## Task description
Print the following summary of the discussion on entanglement and faster-than-light communication, reproducing the entire text without changes.

## Selected excerpt
===

The discussion centers around the question of whether "spooky action at a distance," referring to quantum entanglement, can be used to send information faster than light (FTL). Participants explore the implications of entangled particles, wave function collapse, and the relationship between measurements in different reference frames. The scope includes theoretical considerations in quantum mechanics and special relativity.

Discussion Character

  • Debate/contested
  • Technical explanation
  • Conceptual clarification

Main Points Raised

  • Some participants argue that observing one entangled particle affects the other, but question why this cannot be used to send information instantly.
  • One participant suggests that indirect observation of a wave function might not be possible without collapsing it, thus preventing the sender from knowing the state of the receiver's particle.
  • Another participant points out that local measurements do not change based on measurements made on the other side, making it impossible to use entanglement as a communication channel.
  • A different viewpoint emphasizes that special relativity implies the order of measurements can vary depending on the observer's frame of reference, complicating the notion of causation in wave function collapse.

===

## Material provided
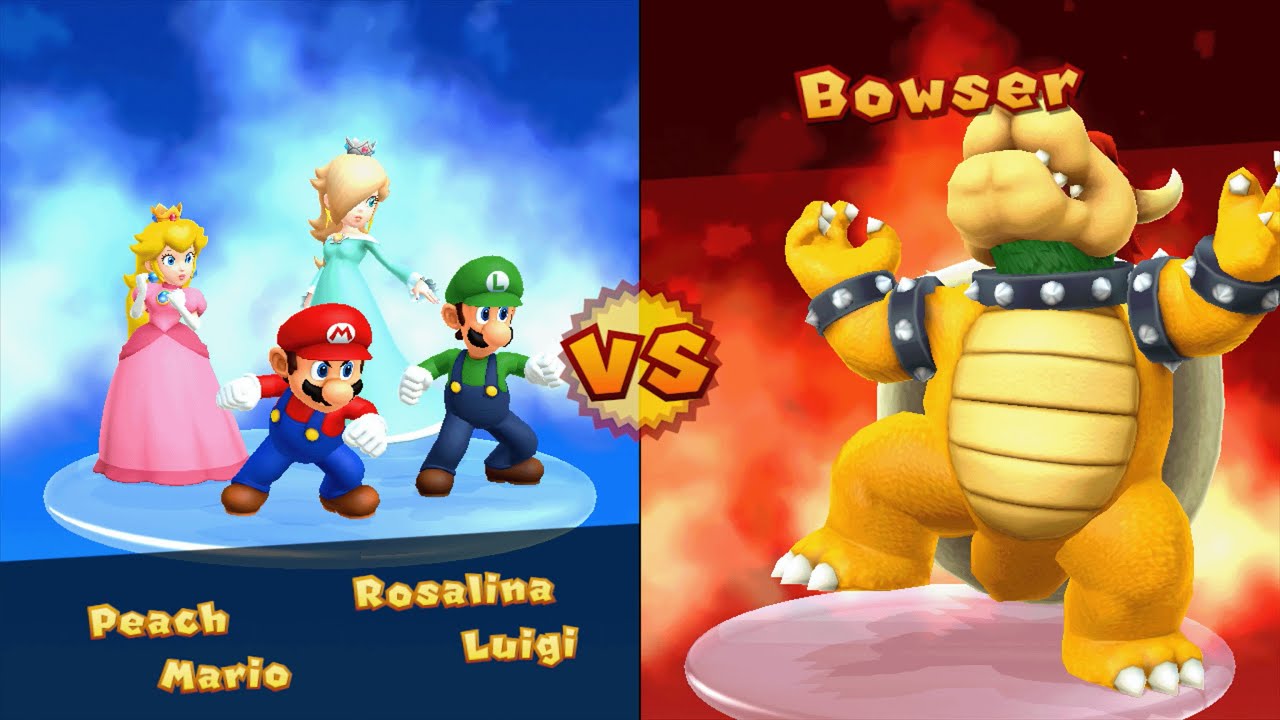 Mario Party 10 - Mario vs Peach vs Luigi vs Rosalina - Haunted Trail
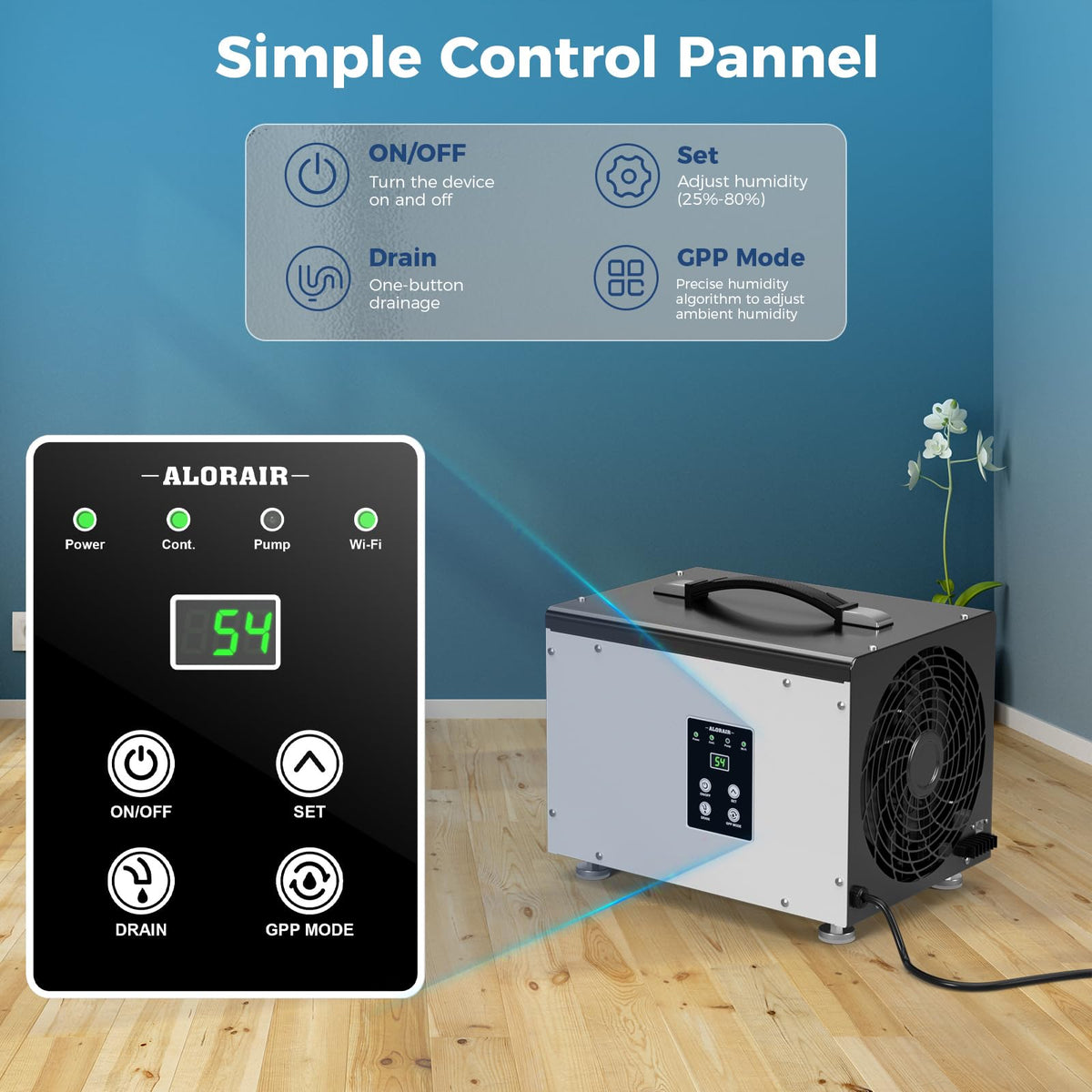 70 PPD Dehumidifier with Pump W5389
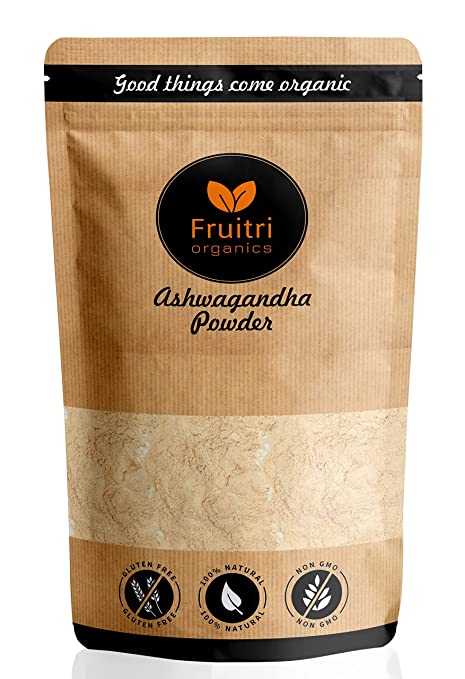 Fruitri Organic Ashwagandha root Powder, fight anxiety and stress (200 Grams), 1 Pcs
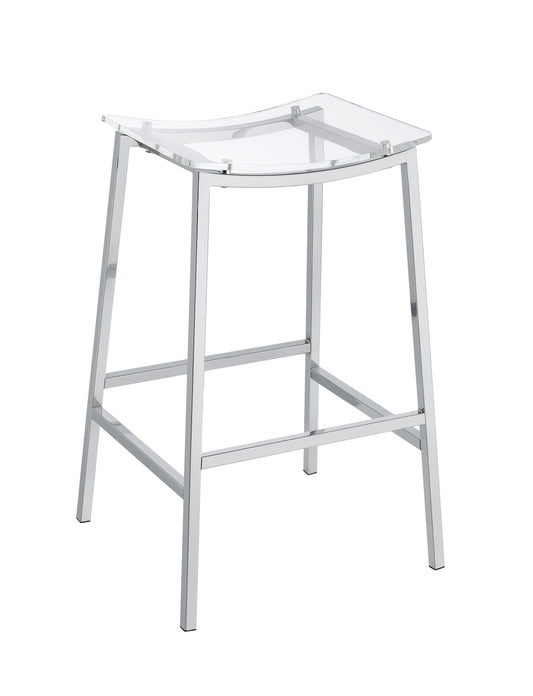Set of 2 - Zena Backless Bar Stool w/Acrylic Seat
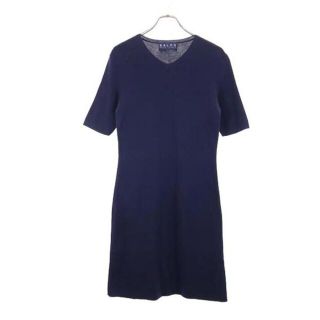 Ralph Lauren - ラルフローレン Vネック コットンニット ワンピース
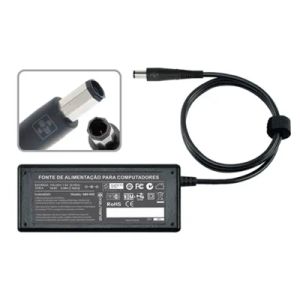 FONTE NOT DELL 19.5V 65W 3.34A 7.4x5.0MM MM498 MAIS MANIA #
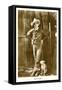 Cowboy and His Dog, Tom Tyler-null-Framed Stretched Canvas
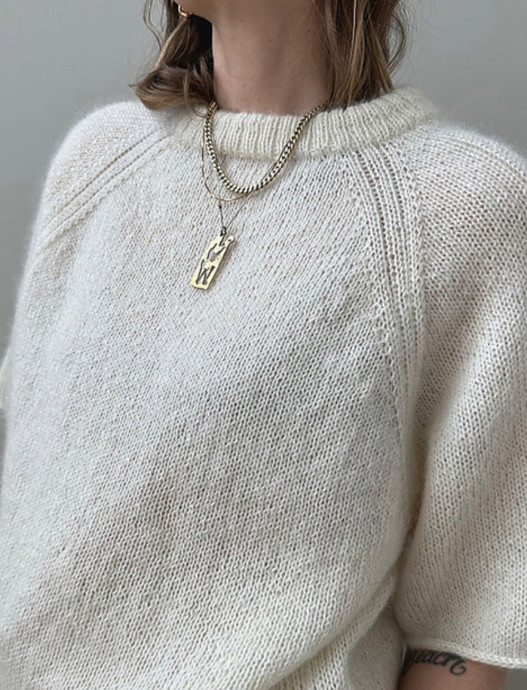 Футболка свободного силуэта с рукавами реглан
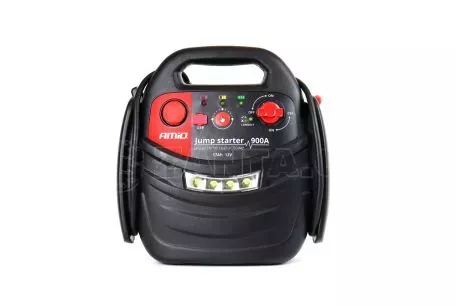 AMIO ΕΚΚΙΝΗΤΗΣ ΜΠΑΤΑΡΙΑΣ STARTER 4 ΣΕ 1 17Ah 12V DC 300A (700A max) 250PSI ΜΕ ΚΟΜΠΡΕΣΕΡ ΑΕΡΑ / ΜΑΝΟΜΕΤΡΟ / 3 LED / 2 ΠΡΙΖΕΣ 12V / 1 ΘΥΡΑ USB 5V 2,1A SENA ΓΙΑ ΒΕΝΖΙΝΗ ΚΑΙ DIESEL AMi 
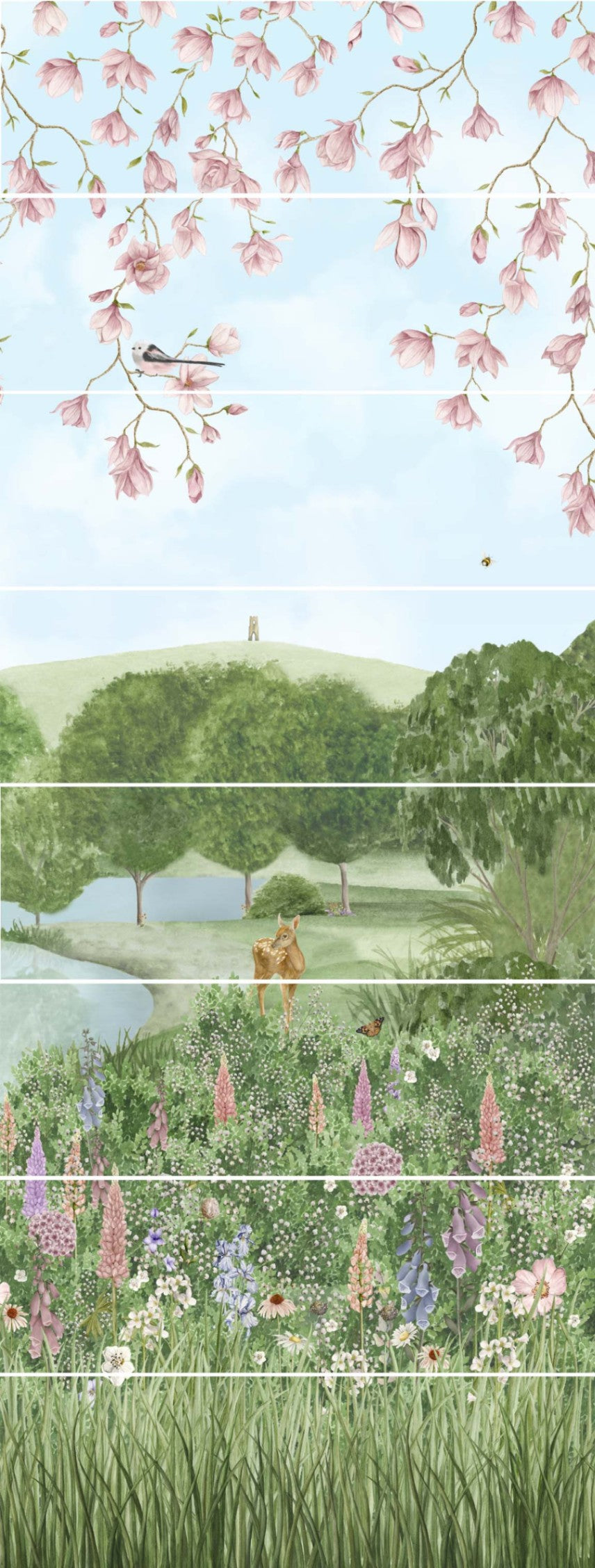 English Garden Mural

===

## Worked solution
The discussion centers around the question of whether "spooky action at a distance," referring to quantum entanglement, can be used to send information faster than light (FTL). Participants explore the implications of entangled particles, wave function collapse, and the relationship between measurements in different reference frames. The scope includes theoretical considerations in quantum mechanics and special relativity.

Discussion Character

  • Debate/contested
  • Technical explanation
  • Conceptual clarification

Main Points Raised

  • Some participants argue that observing one entangled particle affects the other, but question why this cannot be used to send information instantly.
  • One participant suggests that indirect observation of a wave function might not be possible without collapsing it, thus preventing the sender from knowing the state of the receiver's particle.
  • Another participant points out that local measurements do not change based on measurements made on the other side, making it impossible to use entanglement as a communication channel.
  • A different viewpoint emphasizes that special relativity implies the order of measurements can vary depending on the observer's frame of reference, complicating the notion of causation in wave function collapse.